When dealing with a possible breach of contract from another party, it may seem overwhelming at first.
However, knowing what typical remedies are for the situation can help you make the best choice possible to salvage your contract.
According to FindLaw, a contract is a promise or set of promises that one party makes to another. If the breached party does not fulfill one or more of these obligations to your standard, he or she fails to uphold his or her side of the agreement. This individual or business may also be at fault if the requirements are not completed within the time frame or to the specifications previously agreed upon.
Some breaches are immaterial, which are smaller in nature but still serious. However, material breaches do typically need a more complex remedy.

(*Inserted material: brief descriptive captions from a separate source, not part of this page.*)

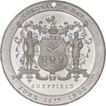 Medallion of King Edward VII and Alexandra Coronation of 1902.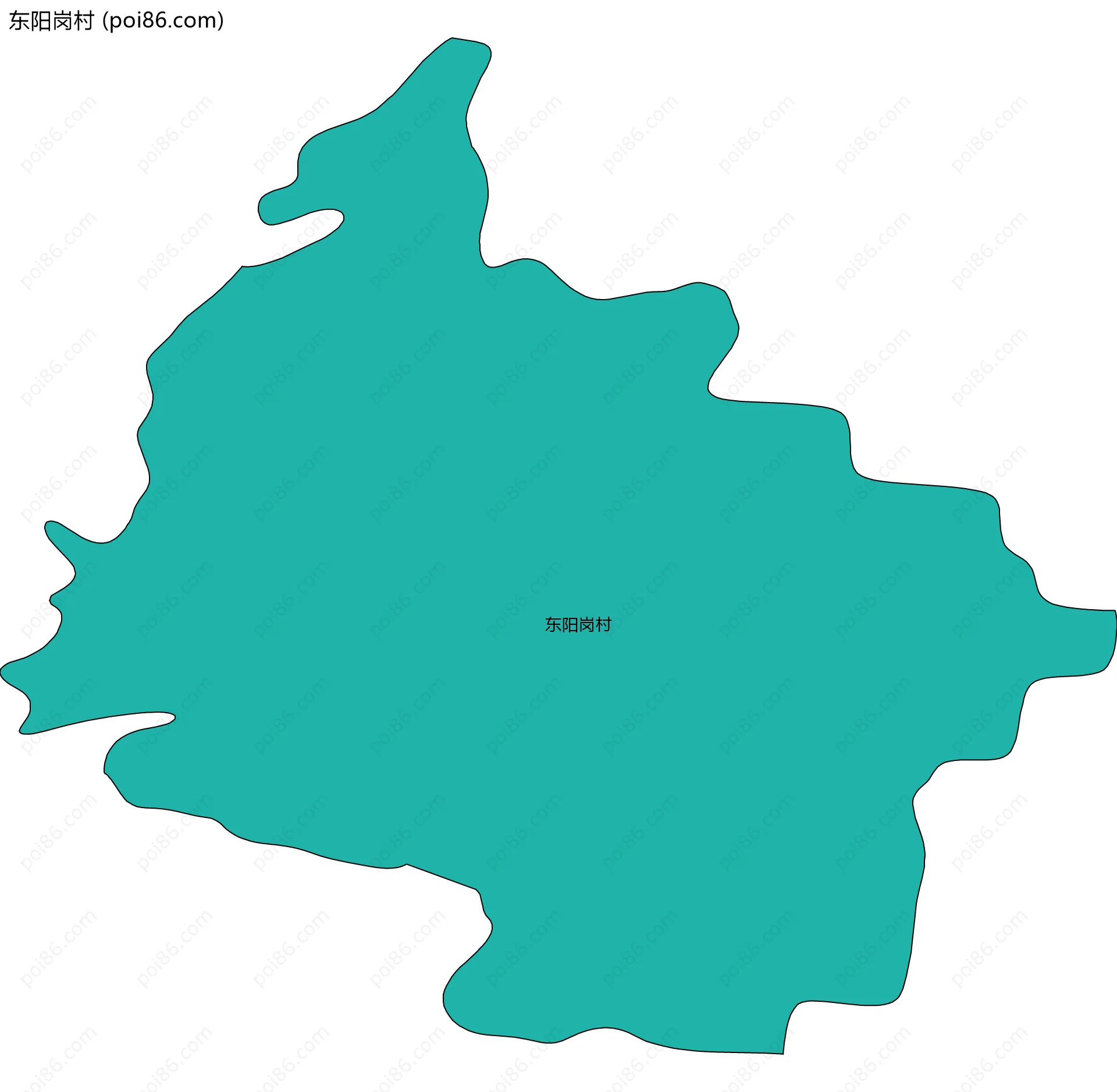 东阳岗村边界地图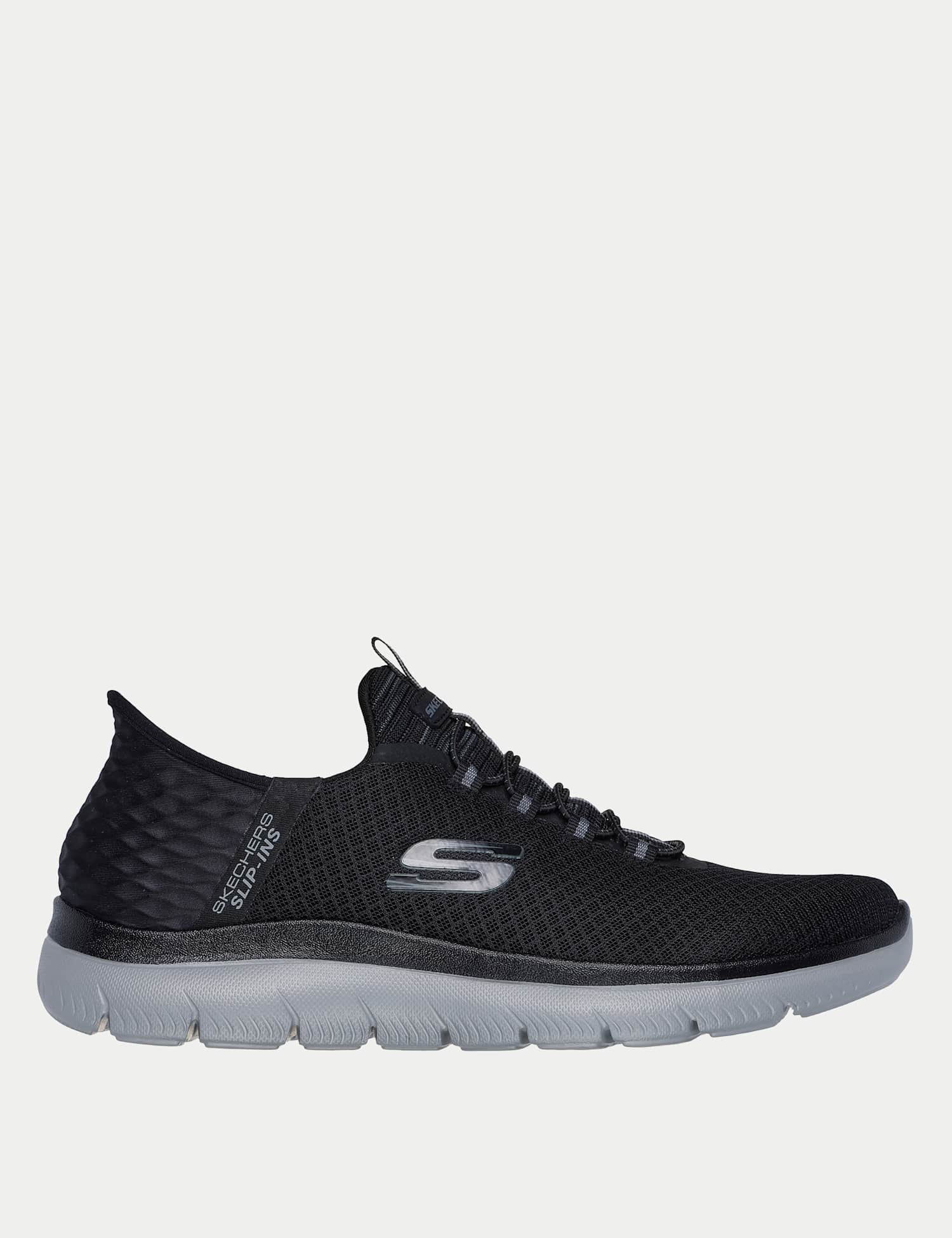 Skechers Slip-ins Summits Wide Fit Trainers Black Mix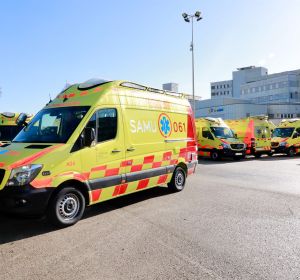 Una ambulancia de SAMU 061. Una ambulancia de SAMU 061.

If a breach occurs, you may have to deal with a lawsuit. Typically, the courts award damages to the shortchanged party that did not receive their original promised good or service.
Compensatory damages pay for unfulfilled promises in the original agreement. This deal usually comes in the form of monetary compensation, which helps make up for the value of those promises. Punitive damages are similar in that they usually involve the breached party paying money, but differ in that the breached party pays the money towards fines rather than the fulfillment of a promise to you.
Beyond monetary remedies, some courts may order a remedy in equity. A specific performance involves the breaching party completing the service that was previously guaranteed. You may also have to deal with a canceled contract, which would result in the termination of the deal. Preparing for any of these possibilities can help you while dealing with a breach.